# Objectives
• a. Translate this sentence from the Hawaii eateries blog post into Spanish: "But I didn’t want the blog to be a downer."
• b. According to the Hawaii eateries blog post, who now owns Longs Drugs Stores?
• c. Please pick up the Hawaii eateries blog post after its last sentence and keep writing.

# Provided passage
Tag Archives: featured_blogs
Iconic Hawaii eateries

Iconic Hawaii eateries

Well, who knew Monday’s blog would be such a talker!

But then again, I shouldn’t be surprised.

Hawaii has changed so much over the past few decades, it’s easy to find something to miss.

Longs Drugs Stores are now owned by CVS. Star Markets no longer exist. And the only place you can get a fresh waffle dog regularly is at the Panini Press at Kahala Mall.

But I didn’t want the blog to be a downer.

Though we don’t have Da Rink or Castle Park anymore, though restaurants such as Wisteria and Coco’s have long closed, though we’re seeing more Mainland big-box retailers open and local stores closing — there are some great places still around.

And today’s blog, I’m going to focus on those iconic restaurants, diners, drive-ins and take-out spots that make Hawaii, well, Hawaii.

[Entries from a dataset]
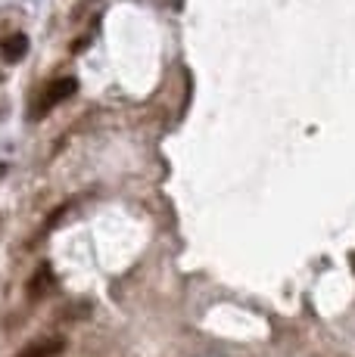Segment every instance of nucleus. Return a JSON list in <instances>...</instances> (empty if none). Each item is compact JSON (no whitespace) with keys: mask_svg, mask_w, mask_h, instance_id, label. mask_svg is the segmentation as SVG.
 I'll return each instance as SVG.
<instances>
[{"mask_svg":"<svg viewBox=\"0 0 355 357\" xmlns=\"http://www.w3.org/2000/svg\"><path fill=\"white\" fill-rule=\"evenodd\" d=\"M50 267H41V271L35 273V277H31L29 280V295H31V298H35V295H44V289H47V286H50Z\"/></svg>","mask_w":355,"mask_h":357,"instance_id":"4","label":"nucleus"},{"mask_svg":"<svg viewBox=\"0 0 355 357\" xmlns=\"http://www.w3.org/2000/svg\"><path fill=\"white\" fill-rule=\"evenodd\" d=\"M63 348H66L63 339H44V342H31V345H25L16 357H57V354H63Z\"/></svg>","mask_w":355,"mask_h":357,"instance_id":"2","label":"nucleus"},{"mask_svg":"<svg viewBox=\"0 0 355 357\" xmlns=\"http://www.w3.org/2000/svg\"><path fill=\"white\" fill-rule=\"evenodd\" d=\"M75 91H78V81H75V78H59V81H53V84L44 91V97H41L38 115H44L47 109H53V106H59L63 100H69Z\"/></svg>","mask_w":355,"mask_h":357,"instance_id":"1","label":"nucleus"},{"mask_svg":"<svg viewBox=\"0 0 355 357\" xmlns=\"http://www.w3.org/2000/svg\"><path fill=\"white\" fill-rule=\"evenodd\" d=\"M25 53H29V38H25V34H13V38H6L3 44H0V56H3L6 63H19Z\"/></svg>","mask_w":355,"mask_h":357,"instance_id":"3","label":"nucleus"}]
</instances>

# In response
• a. Pero no quería que el blog fuera deprimente.

• b. CVS.

• c.
Here’s the start to the list I’m sure you’ll finish: (Notice most of them don’t have websites yet!)

Rainbow Drive-In and its award-winning loco moco plate and slush float
• Like Like Drive Inn, one of the few local restaurants open 24 hours and serving breakfast all day
Liliha Bakery with its famous cocoa puffs and that old-school radioactive-red jelly served at the counter
• Wailana Coffee Shop on the outskirts of Waikiki
Zippy’s — it’s the closest thing to a locally owned chain restaurant and its chili cheese fries are a late-night nosh must
• Ono Hawaiian Foods on Kapahulu Avenue that’s still so popular you have to wait in line to get a table
Natsunoya Tea House on Alewa Heights
• W&M Bar-B-Q Burgers on Waialae Avenue — used to be on 9th Avenue — that still makes some of the best (and cheapest) burgers around
• Shige’s Saimin Restaurant, an iconic saimin stand in Wahiawa
Ted’s Bakery, though a tourist haven, still got great cream pies
• Gulick Delicatessen, one of the best-known okazuya located in Kalihi and serves the best vegetable tempura I’ve ever had

OK, finish my list! And tell me what to order next time I’m there!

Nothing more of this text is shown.